Two respondent complained that sometimes they only have a small job to run and the queue is flooded by thousands of jobs

We cannot stress this enough; the waiting time for a job is not related to the length of the queue; it is related to the user's fairshare and to the size of the job. There's a dedicated section in the user docs discussing how the job scheduler handles the priorities.

Even if the queue has 1000 jobs pending, your job could be starting right away if your fairshare is favorable, or if it is so small it can be backfilled and scheduled in the shadow of a larger, higher-priority job. The scheduling policy is not first come first serve! But of course if you do not submit you have zero chance for your job to start... Some clusters furthermore have special partitions with small max time that allow for fast job turnaround. On those partitions, your small jobs are even more akin to start soon. To view the partitions on the clusters, use the sinfo command, or consult the clusters details on the CÉCI website.

One respondent hoped to have the opportunity to store 25TB of storage in scratch space, while another complained that only on Vega can store 1TB worth of data

Those are large amounts of data, but they can be handled by the global scratch spaces available on Lemaitre3, NIC4 and Vega without any problems. Of course, such amount of data is not meant to be stored in the home directory, you can access the scratch space on Lemaitre3 and NIC4 through the $GLOBALSCRATCH variable, Vega presents a notable exception as the home and scratch spaces are a single entity. On the other clusters, this is more difficult, so you will need to contact the local sysadmin to try and find a solution that works for you given the available hardware.

One respondent indicated having difficulties estimating the needed time and memory for their job

That is indeed not trivial and can, in most cases, only be dealt with trial and error as suggested in the specific entry about this of the Slurm FAQ. You could run one job asking for the maximum possible, then, take note of the jobid and once is finished look at the accounting report with the command

sacct --format JobName,MaxVMSize,MaxRSS,MaxRSSNode,Elapsed -j jobid

and try to make the margins tighter for the next jobs that run a similar program.
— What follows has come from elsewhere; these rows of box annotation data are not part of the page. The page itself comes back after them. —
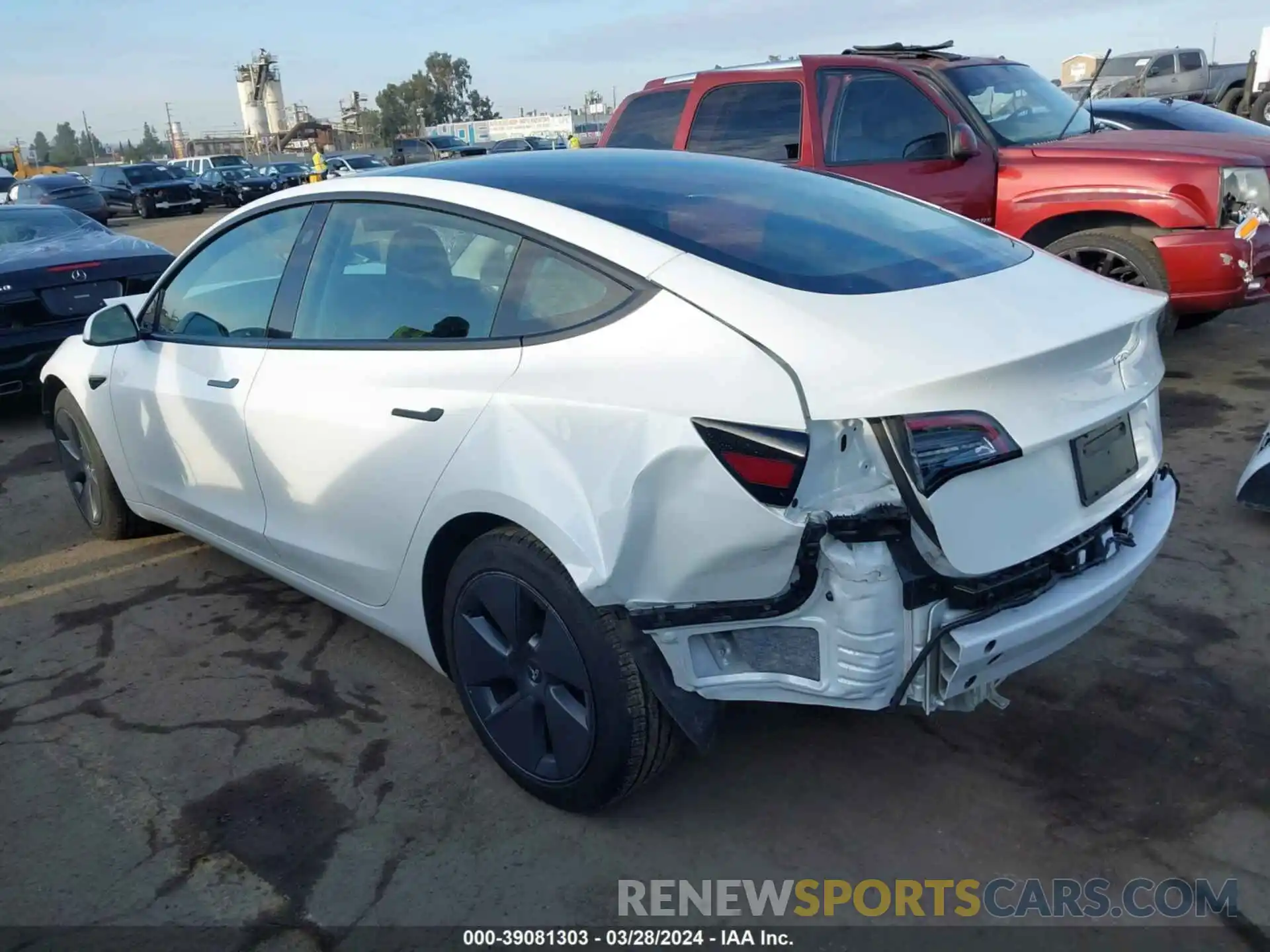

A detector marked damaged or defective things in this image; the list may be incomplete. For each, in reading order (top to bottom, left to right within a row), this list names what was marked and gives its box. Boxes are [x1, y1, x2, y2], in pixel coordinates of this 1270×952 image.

damaged rear quarter panel [411, 286, 808, 606]
cracked asphalt ground [0, 212, 1265, 944]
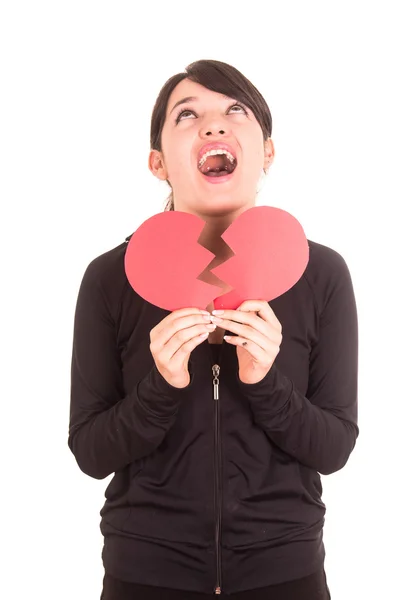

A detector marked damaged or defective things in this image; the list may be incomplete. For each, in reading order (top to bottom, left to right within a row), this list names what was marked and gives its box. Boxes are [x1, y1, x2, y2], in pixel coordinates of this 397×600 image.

torn red heart [125, 206, 308, 312]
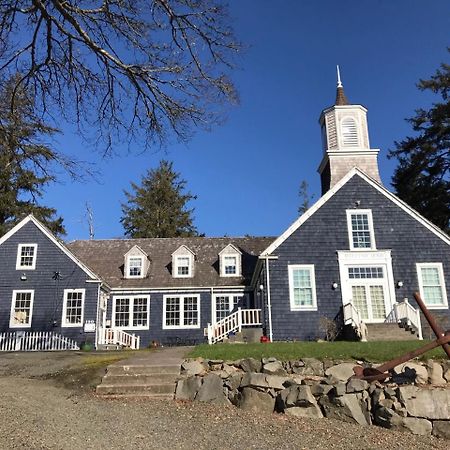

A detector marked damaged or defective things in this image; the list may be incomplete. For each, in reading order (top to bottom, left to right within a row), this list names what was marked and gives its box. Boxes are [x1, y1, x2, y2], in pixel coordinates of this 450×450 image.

rusty anchor [354, 292, 448, 384]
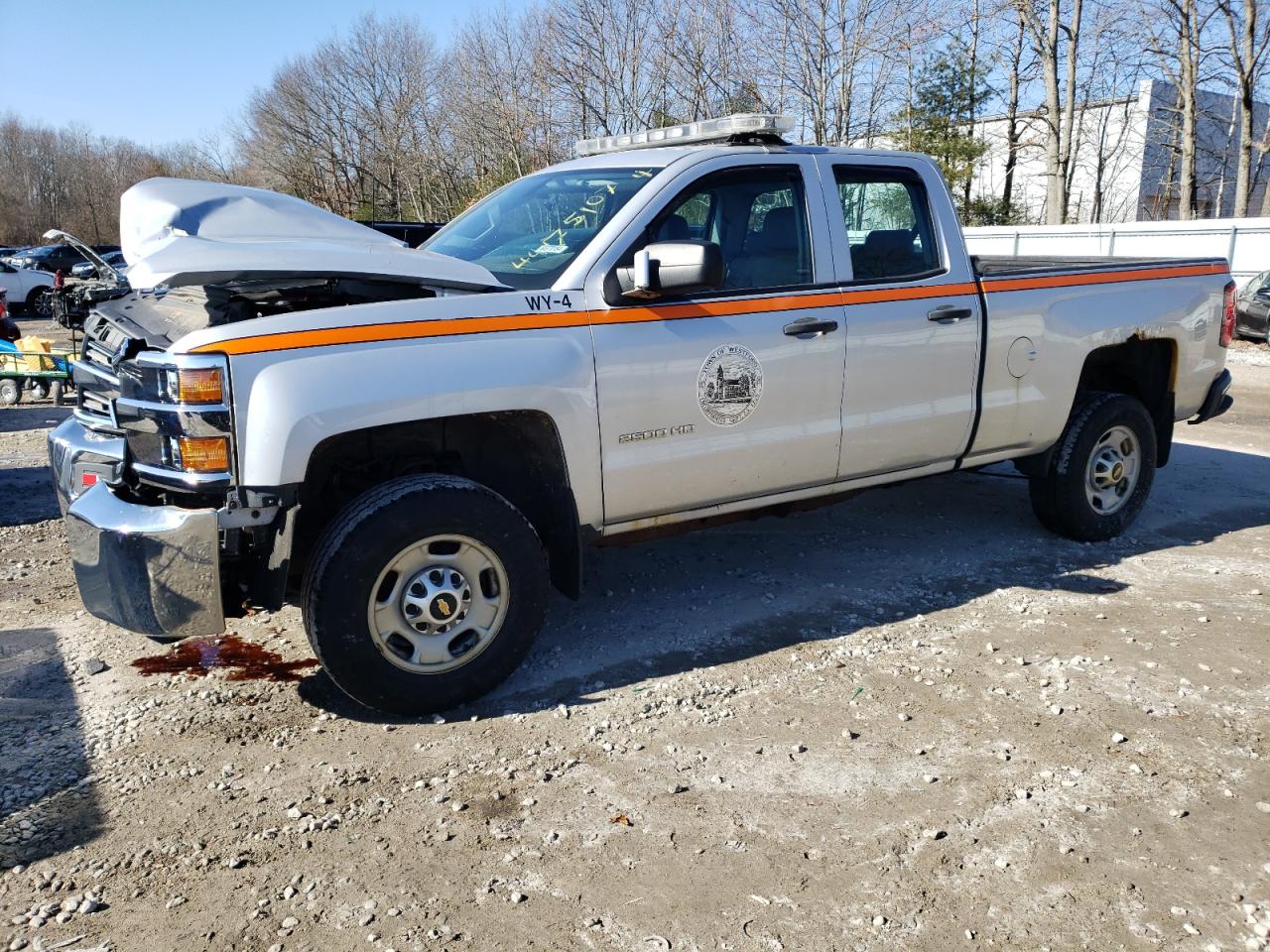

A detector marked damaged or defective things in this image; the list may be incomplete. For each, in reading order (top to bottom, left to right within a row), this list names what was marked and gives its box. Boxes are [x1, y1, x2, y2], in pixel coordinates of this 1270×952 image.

bent hood panel [116, 178, 497, 291]
crumpled hood [115, 178, 500, 291]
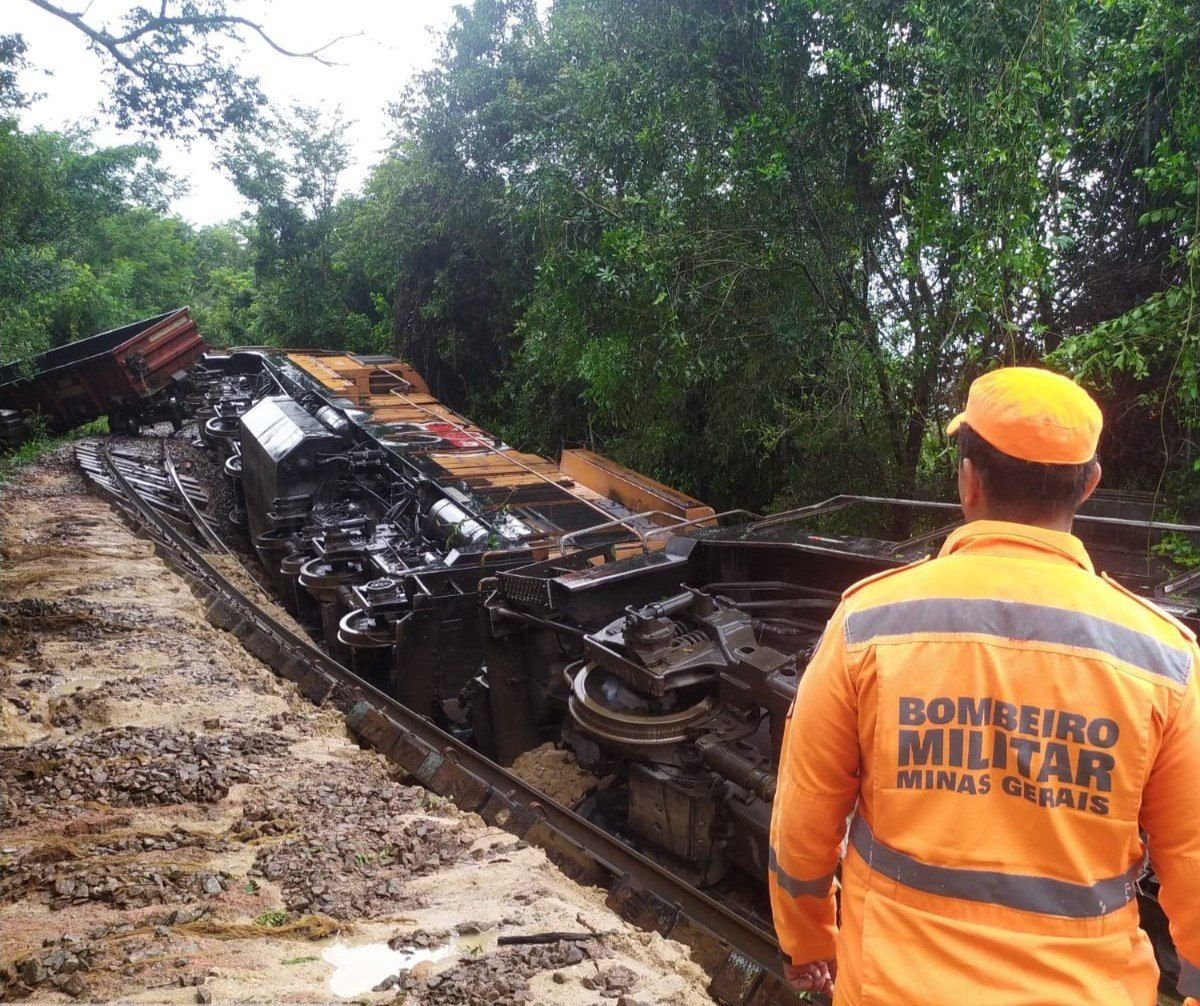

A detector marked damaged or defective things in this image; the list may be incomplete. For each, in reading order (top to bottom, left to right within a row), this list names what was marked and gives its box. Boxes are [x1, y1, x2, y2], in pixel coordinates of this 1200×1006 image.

broken track section [0, 451, 715, 1006]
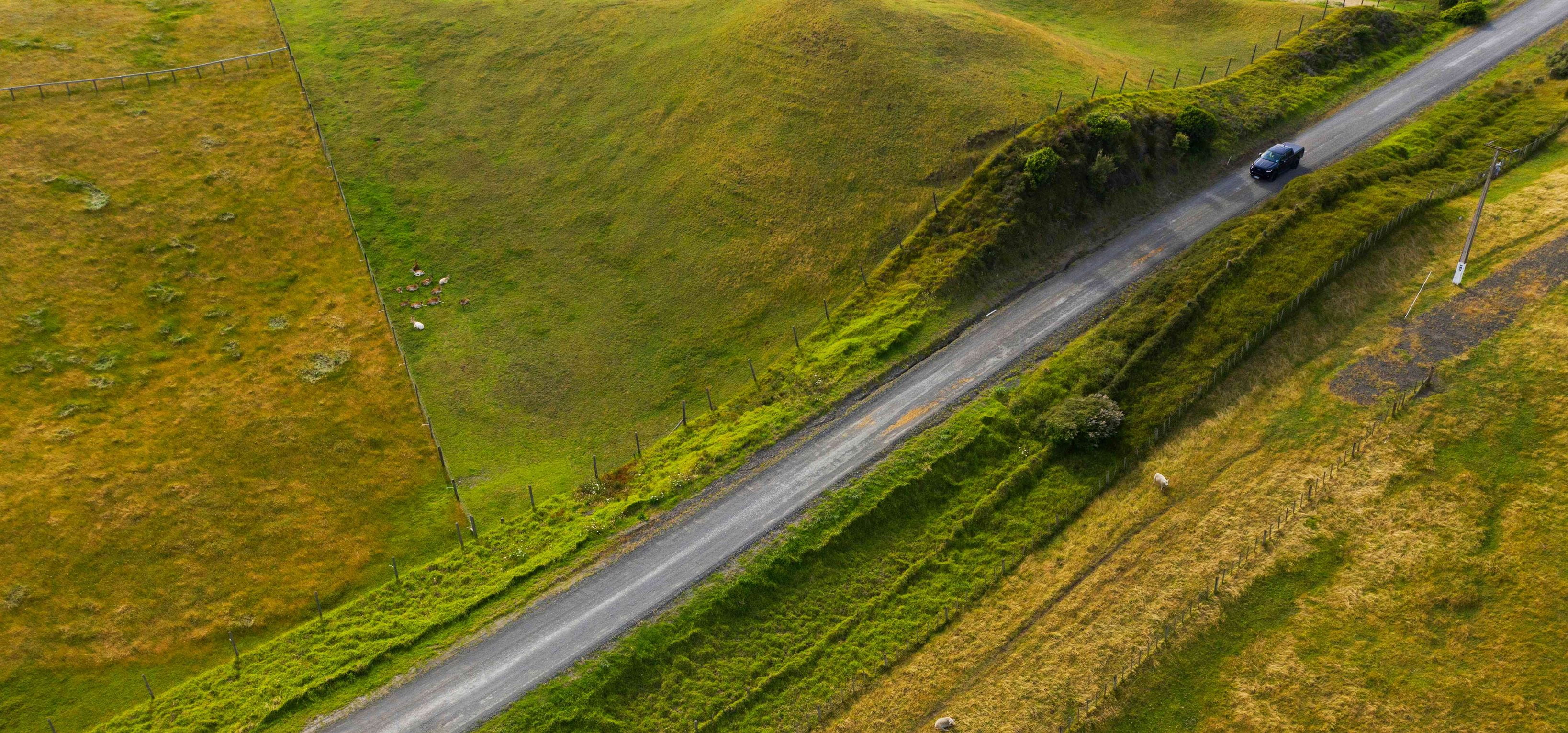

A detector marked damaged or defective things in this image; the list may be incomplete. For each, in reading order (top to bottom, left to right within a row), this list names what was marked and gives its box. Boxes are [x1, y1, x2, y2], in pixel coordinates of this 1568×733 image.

dark asphalt patch [1330, 234, 1568, 408]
You are interested in the values of MaxVMSize, the maximum amount of memory that was used during your job runtime, and Elapsed, the total elapsed time.

One respondent asked to increase the maximum wall time for jobs on the clusters

This has been discussed extensively on previous surveys, we refer the reader to previous answers for the details (see the Scheduling section for 2014 and 2016), but the short response is that the current situation is the convergence presenting the best compromise among the needs of all users.

One respondent stated that it was not easy to access information on their job statuses, looking forward to having a graphical dashboard for all their jobs

One thing that will help users manage jobs across clusters is the Slurm Federation that we are setting up starting with Lemaitre3. When the Federation will be in place and all clusters have joined, it will be possible to manage and monitor all CÉCI jobs from a single cluster of your choice.

Also, please note that the training session titled Using a workflow manager to handle large amounts of jobs presents tools that help managing a large number of jobs running on several clusters.

One respondent regrets that there is no CÉCI cluster offering the possibility to submit job up to 10000 cores

Indeed, CÉCI clusters are located at the Tier-2 level in the PRACE pyramid. They offer O(1000) cores per cluster. Above that, the Walloon Tier-1 system (Zenobe), offers O(10000) cores and can be accessed with your CÉCI account if you fulfill the submission of a project that justify its use.

For larger, Tier-0 clusters, that offer O(1000000) cores, you should apply for PRACE projects.

Available hardware

Two respondents requested more GPUs and more up-to-date generations

It is planned to have a couple of latest generation Nvidia GPUs in the cluster that will replace Dragon1, to be installed early next year. More GPUs might also be installed in the new Vega cluster depending on the output of the ongoing survey about the use of BigData/MachineLearning tools on the CÉCI clusters.

One respondent complained that 25GB for the home directory was too small

The common CÉCI home directory has a quota of 100GB per user. The same holds for Lemaitre3. On NIC4, Vega and Hercules, it is 200GB. Only on Hmem and Dragon1 have less than 100GB, but Hmem is reaching end of life and Dragon1 will be upgraded early next year.

One respondent noted that the separated HOME/CECIHOME and the fact that $CECIHOME does not point towards the same path on all clusters can be annoying

We plan on having the HOME and CECIHOME directories merged on newer clusters, but before doing so we must have enough confidence that the access to the common storage hosting CECIHOME is robust and reliable enough to be setup as the default home area for each user on every cluster.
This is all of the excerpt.